The Centre for Retail Research has found that nearly 14,000 stores have permanently shuttered in 2020.
Permanent store closures are up +24.8% on the same period last year, according to the Centre for Retail Research, which has also found that non-food retailers have so far lost around £9b in sales.
The news comes as analysis by the consultancy Altus Group indicates retail space may ultimately have to be repurposed in order for landlords to keep up with rent payments. According to the research, 38% of executives have already been switching their retail properties to other uses, while a further 57% were considering doing the same. A shift to mixed-use properties is a possibility for many retailers, which Altus says will probably offer a ‘community type focus’.

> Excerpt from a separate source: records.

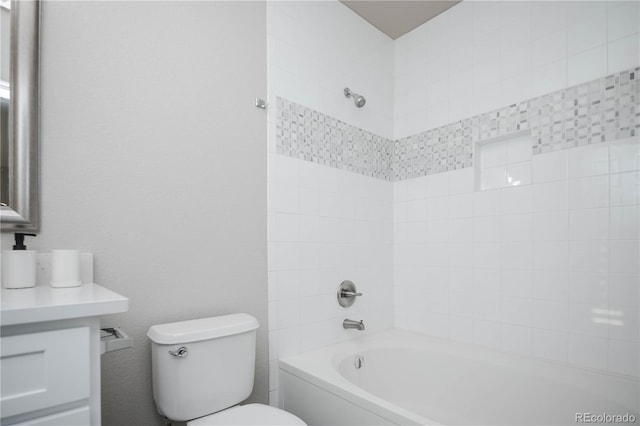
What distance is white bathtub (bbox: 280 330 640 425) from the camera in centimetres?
146

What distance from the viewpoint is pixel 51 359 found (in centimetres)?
74

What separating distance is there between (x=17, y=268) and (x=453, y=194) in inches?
84.4

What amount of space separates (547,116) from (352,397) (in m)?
1.73

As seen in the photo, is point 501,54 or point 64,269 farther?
point 501,54

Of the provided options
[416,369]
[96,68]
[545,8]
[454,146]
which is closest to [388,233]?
[454,146]

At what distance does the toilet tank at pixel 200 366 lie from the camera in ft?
4.22

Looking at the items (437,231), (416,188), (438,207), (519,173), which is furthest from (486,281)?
(416,188)

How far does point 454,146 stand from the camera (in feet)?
7.41

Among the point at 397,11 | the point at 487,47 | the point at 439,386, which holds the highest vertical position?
the point at 397,11

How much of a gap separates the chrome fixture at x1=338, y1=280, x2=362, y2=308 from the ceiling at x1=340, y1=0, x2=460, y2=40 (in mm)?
1789

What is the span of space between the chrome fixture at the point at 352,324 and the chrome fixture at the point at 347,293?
0.10 metres

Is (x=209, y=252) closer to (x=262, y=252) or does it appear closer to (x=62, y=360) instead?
(x=262, y=252)

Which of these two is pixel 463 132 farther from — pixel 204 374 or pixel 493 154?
pixel 204 374

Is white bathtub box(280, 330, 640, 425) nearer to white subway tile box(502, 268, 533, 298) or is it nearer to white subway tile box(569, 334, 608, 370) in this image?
white subway tile box(569, 334, 608, 370)
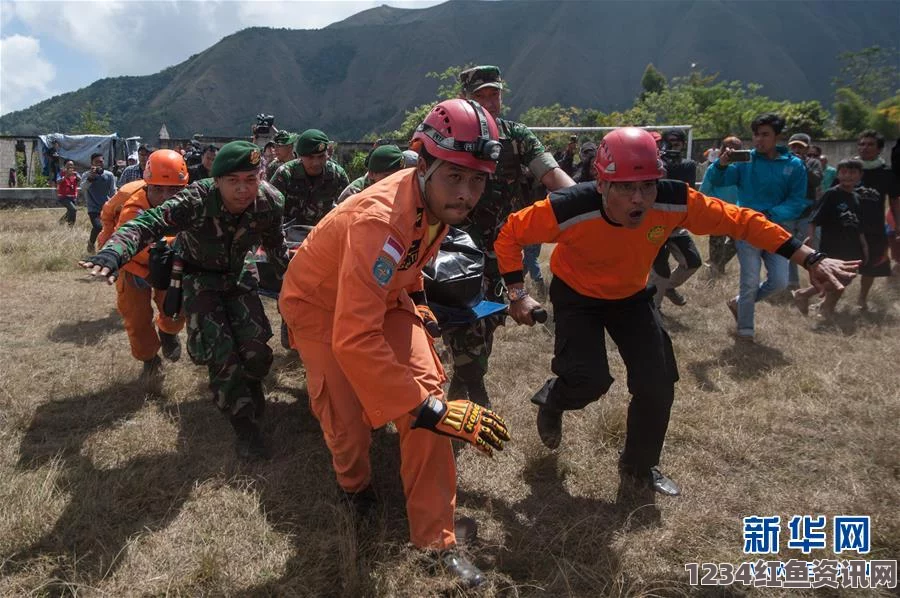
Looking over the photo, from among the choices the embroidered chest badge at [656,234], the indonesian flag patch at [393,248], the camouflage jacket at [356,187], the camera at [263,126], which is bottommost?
the embroidered chest badge at [656,234]

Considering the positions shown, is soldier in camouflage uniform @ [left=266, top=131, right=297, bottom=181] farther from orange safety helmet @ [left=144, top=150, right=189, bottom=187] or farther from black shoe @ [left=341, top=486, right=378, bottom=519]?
black shoe @ [left=341, top=486, right=378, bottom=519]

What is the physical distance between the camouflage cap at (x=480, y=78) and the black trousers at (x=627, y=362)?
5.92 ft

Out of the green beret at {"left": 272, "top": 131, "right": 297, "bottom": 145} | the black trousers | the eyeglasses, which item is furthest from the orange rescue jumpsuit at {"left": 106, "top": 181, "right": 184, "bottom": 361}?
the eyeglasses

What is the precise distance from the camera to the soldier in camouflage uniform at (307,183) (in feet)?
19.1

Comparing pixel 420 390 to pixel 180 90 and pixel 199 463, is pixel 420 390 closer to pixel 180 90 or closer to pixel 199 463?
pixel 199 463

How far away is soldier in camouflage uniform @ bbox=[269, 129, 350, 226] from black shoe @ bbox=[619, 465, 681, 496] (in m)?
3.59

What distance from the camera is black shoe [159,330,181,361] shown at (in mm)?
5559

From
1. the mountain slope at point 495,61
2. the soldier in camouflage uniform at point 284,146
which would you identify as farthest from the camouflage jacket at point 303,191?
the mountain slope at point 495,61

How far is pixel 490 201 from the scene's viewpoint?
5008mm

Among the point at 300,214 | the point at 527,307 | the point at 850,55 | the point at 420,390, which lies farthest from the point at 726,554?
the point at 850,55

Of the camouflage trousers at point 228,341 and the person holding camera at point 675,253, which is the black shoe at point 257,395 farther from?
the person holding camera at point 675,253

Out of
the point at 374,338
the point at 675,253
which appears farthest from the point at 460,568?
the point at 675,253

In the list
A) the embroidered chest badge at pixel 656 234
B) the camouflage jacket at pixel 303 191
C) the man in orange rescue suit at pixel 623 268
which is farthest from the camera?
the camouflage jacket at pixel 303 191

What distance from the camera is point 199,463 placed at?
3941mm
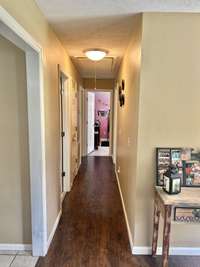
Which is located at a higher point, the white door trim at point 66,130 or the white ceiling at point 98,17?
the white ceiling at point 98,17

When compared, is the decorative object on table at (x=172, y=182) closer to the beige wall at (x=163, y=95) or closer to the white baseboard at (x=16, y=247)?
the beige wall at (x=163, y=95)

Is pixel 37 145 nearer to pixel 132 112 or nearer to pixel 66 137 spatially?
pixel 132 112

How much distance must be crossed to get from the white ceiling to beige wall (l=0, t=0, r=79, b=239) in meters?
0.12

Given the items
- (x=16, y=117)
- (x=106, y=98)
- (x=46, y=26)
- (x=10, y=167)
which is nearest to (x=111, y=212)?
(x=10, y=167)

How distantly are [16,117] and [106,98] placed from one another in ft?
24.0

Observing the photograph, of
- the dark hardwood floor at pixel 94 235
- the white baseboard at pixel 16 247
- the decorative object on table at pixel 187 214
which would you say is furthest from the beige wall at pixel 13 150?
the decorative object on table at pixel 187 214

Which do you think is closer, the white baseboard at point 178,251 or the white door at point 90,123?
the white baseboard at point 178,251

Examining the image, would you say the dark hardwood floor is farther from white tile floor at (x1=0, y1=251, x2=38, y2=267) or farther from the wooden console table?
the wooden console table

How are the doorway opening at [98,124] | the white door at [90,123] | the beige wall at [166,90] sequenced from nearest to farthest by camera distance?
the beige wall at [166,90], the white door at [90,123], the doorway opening at [98,124]

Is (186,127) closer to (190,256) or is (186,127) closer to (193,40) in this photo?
(193,40)

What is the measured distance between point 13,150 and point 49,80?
0.85 metres

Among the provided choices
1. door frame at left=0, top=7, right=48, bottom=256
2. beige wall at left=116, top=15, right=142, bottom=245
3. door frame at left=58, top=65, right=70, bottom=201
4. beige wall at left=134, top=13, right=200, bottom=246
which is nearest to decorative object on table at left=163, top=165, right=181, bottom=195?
beige wall at left=134, top=13, right=200, bottom=246

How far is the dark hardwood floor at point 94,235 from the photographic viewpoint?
81.4 inches

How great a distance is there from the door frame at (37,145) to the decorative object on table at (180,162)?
1139 millimetres
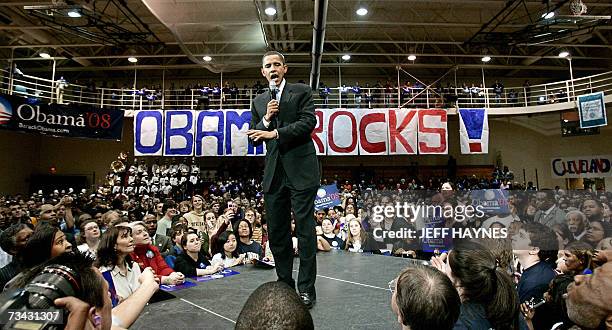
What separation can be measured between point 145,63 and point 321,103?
9046 millimetres

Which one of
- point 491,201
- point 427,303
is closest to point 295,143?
point 427,303

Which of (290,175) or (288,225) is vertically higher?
(290,175)

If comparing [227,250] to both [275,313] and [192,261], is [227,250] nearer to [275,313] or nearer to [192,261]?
[192,261]

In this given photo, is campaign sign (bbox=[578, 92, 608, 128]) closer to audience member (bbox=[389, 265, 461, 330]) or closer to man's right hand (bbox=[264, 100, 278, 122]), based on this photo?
man's right hand (bbox=[264, 100, 278, 122])

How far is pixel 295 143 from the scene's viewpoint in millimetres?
2182

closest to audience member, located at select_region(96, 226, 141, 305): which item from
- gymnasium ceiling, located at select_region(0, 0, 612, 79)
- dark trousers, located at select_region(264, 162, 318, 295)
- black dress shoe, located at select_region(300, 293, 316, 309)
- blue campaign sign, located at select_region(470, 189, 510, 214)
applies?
dark trousers, located at select_region(264, 162, 318, 295)

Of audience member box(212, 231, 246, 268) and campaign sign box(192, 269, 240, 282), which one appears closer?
campaign sign box(192, 269, 240, 282)

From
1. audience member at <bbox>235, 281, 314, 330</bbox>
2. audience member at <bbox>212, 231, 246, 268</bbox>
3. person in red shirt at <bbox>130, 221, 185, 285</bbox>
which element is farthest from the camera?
audience member at <bbox>212, 231, 246, 268</bbox>

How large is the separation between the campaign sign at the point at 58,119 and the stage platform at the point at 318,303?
11.9 m

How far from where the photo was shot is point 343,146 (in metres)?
12.4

Professor Joshua Bamfield, a director at the Centre for Retail Research, believes at least 12.5m m2 of a total 125m m2 of retail floorspace will have to be altered. “There is no alternative to repurposing,” he said. “As much as 10% of retail floor space might need to be repurposed in the short to medium term, but could be much higher in major cities eventually.”
A combination of lockdowns, lower consumer footfall and a dramatic shift to online shopping have hit the high-street hard, and there are fears a second national lockdown could spell major trouble for those retailers that managed to weather the first. The Covid-19 pandemic has seen shoppers take to the internet like never before, resulting in a 40-50% growth in online shopping, according to IMRG, the industry body for online retailers. Even before the pandemic, in the first couple of months of 2020, online sales were reportedly up 5% compared to the same time last year. A spokesperson for the IMRG has warned that the retail industry can expect an online shopping increase of around 30% during the Christmas shopping season, and says that if stores are once again forced to shutter this may soar to 50%.
The challenges facing retail tenants and landlords have also impacted workers, with some 125,000 job losses in the retail industry so far this year, and more likely still to come.
Business rate payments were paused this year, easing some financial pressures on struggling businesses, but Chancellor Rishi Sunak’s latest announcement didn’t see this pause extended. Instead, he urged business to focus only on ‘viable’ new jobs, and revealed a new top-up scheme for workers unable to carry out their roles due to the latest lockdown restrictions.